▶ Textblock

______________________________

Wie lassen sich Übergewinne der Energieriesen für die Allgemeinheit nutzen?

Foto: Imago

Herbert Houf, Präsident der Kammer der Steuerberater und Wirtschaftsprüfer (KSW), hat Ratschläge für die Steuer- und Energiepolitik.

Vor zwei Jahren ist Herbert Houf dem langjährigen Präsidenten der Kammer der Steuerberater und Wirtschaftsprüfer (KSW), Klaus Hübner, nachgefolgt. Am Rande des Europäischen Forums Alpbach nimmt er zu steuerlichen Aspekten der Energie- und Teuerungskrise und den jüngsten Schlagzeilen rund um Beraterhonorare Stellung.

STANDARD: Gibt es aus Ihrer Sicht einen intelligenten Weg, die Übergewinne der Energiekonzerne der Allgemeinheit zukommen zu lassen? Was halten Sie von den Rufen nach einer Sondersteuer für Verbund und Co?

______________________________

▶ Datenzeilen

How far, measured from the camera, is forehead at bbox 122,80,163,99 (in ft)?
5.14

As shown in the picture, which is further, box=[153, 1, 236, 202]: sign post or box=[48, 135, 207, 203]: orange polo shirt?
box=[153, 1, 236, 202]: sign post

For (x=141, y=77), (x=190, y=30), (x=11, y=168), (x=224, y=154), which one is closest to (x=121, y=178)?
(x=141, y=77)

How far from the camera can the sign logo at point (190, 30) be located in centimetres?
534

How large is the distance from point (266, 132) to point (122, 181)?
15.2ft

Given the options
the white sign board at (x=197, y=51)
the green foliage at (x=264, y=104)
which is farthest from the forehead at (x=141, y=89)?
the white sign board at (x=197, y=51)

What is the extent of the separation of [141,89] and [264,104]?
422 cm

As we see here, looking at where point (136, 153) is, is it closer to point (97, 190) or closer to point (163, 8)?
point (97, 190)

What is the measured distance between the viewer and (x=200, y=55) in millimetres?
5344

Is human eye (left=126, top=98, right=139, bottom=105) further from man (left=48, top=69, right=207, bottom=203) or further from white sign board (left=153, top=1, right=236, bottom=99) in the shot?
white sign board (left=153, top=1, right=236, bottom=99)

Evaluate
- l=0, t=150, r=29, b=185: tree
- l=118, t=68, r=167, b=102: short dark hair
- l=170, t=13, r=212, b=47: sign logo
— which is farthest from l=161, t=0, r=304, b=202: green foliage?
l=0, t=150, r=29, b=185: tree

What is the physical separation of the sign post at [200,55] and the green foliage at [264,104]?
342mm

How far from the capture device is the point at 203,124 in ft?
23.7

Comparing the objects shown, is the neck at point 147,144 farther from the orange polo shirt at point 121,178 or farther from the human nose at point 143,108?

______________________________

▶ Zu erledigen
**A)** Wie lautet der Abschnitt des Interviews, der mit „Foto: Imago“ beginnt und mit „Verbund und Co?“ endet, wenn man darin „Energiekonzerne“ gegen „Stromkonzerne“ austauscht?
**B)** Wie könnte das Interview über die Übergewinne der Energieriesen nach der zuletzt gestellten Frage weitergehen? Setze es fort.

▶ Ergebnisse je Aufgabe
**A)**
Foto: Imago

Herbert Houf, Präsident der Kammer der Steuerberater und Wirtschaftsprüfer (KSW), hat Ratschläge für die Steuer- und Energiepolitik.

Vor zwei Jahren ist Herbert Houf dem langjährigen Präsidenten der Kammer der Steuerberater und Wirtschaftsprüfer (KSW), Klaus Hübner, nachgefolgt. Am Rande des Europäischen Forums Alpbach nimmt er zu steuerlichen Aspekten der Energie- und Teuerungskrise und den jüngsten Schlagzeilen rund um Beraterhonorare Stellung.

STANDARD: Gibt es aus Ihrer Sicht einen intelligenten Weg, die Übergewinne der Stromkonzerne der Allgemeinheit zukommen zu lassen? Was halten Sie von den Rufen nach einer Sondersteuer für Verbund und Co?

**B)**
Houf: Die Frage ist, was Unternehmen in der Krise für das Gemeinwohl leisten sollen. Die Forderung nach einem höheren Beitrag ist moralisch nachvollziehbar, aber man sollte bei der Wahl der Methode sorgsam vorgehen. Die Einführung neuer Steuern halte ich nicht für sinnvoll. Wenn wir für 2022 eine Übergewinnsteuer einführen, dann werden Gewinne rückwirkend versteuert, die schon entstanden sind, und das sollte man typischerweise nicht tun. Aber die angesprochenen Unternehmen sind großteils in öffentlicher Hand. Es liegt an der Entscheidung der Hauptversammlung, eine Sonderdividende auszuschütten. Und man sollte über die Preisbildungsmechanismen für Energie nachdenken, die dazu führen, dass auch Strom aus Wasserkraft massiv teurer wird.

STANDARD: Aber von einer Ausschüttung profitieren dann auch die privaten Aktionäre. Ist das besser?

Houf: Aktionäre gehen immer ein Risiko ein, das abgegolten werden muss. Es ersetzt ihnen ja auch niemand einen Kursverlust, wenn sie von einer Krise getroffen werden.

STANDARD: Und was halten Sie von einer Senkung der Mehrwertsteuer auf Energie, Sprit oder Grundnahrungsmittel, um die Inflationsrate zu senken? Andere Länder haben das getan.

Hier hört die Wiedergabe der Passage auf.